I imagine the original article was the one cited by ScienceDaily's write-up:

"Common Genetic Threads Link Thousands of Years of Jewish Ancestry"

In it, they state:
"Within every Jewish group, there was a high degree of relatedness between any two of its members. For Ashkenazi Jews, the relatedness was similar to what one might observe for fifth cousins."

At 23andme, people with Ashkenazi heritage notoriously have upwards of 1000+ cousins in their Relative Finder feature. Meanwhile, everyone else has 0 to 350 or so.

My brother in law is Ashkenazi Jewish and when my first nephew was born as a gift I researched our family tree. Of all the trees done, my brother in law's was easiest. Many relatives of that family married each other. As I joked with him, it was the tree that did not branch! :LOL:
 
Well you know.... People still marry their cousins in the middle-east (Lebanon, Israel [7aredim], etc....)
 
Well you know.... People still marry their cousins in the middle-east (Lebanon, Israel [7aredim], etc....)

Ah, interesting.
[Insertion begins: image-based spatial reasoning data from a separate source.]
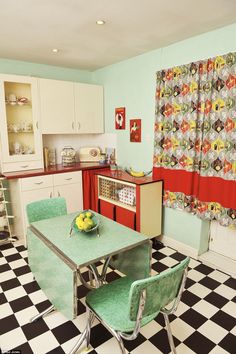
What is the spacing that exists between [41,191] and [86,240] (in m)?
1.74

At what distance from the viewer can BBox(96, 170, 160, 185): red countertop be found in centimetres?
300

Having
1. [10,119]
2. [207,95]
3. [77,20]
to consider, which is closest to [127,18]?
[77,20]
Yeah, in my genealogy work, I ran across non jewish family members getting hitched. I think in general that was more common in the past, in western society. I'm guessing there wasn't the taboo that there is today. Thinking about it, I remember discovering that a great grandfather married a 1st cousin. The two remained married for one year before splitting. A few living family members were not happy about discovery.
 
Thanks for sharing that article. It was so informative and so interesting..
 
A couple of points
1. the bottleneck of gene flow in the middle ages means that there was a positively selected population that was growing thereafter into the kind of high achieving and successful jewish pple. The jewish community in the german Rhine river region was mentioned as the archetype of high achieving jews in the field of education, business and arts.

2. I would really like to study a survey of the genetic origines of Jewish pple let´s say from Russia, Poland or Sweden who pretty much look like other non-jewish pple from the same community.

3. The shared genetic pool between some of the jews in the middle east and Palestinians makes a natural sense to me. They have been inhabiting the same territory for millenia. Intermarriage could have occurred and hebrew and arabic are related languages anyway so the common genes may go far far back in the history, 10 000 yrs or more.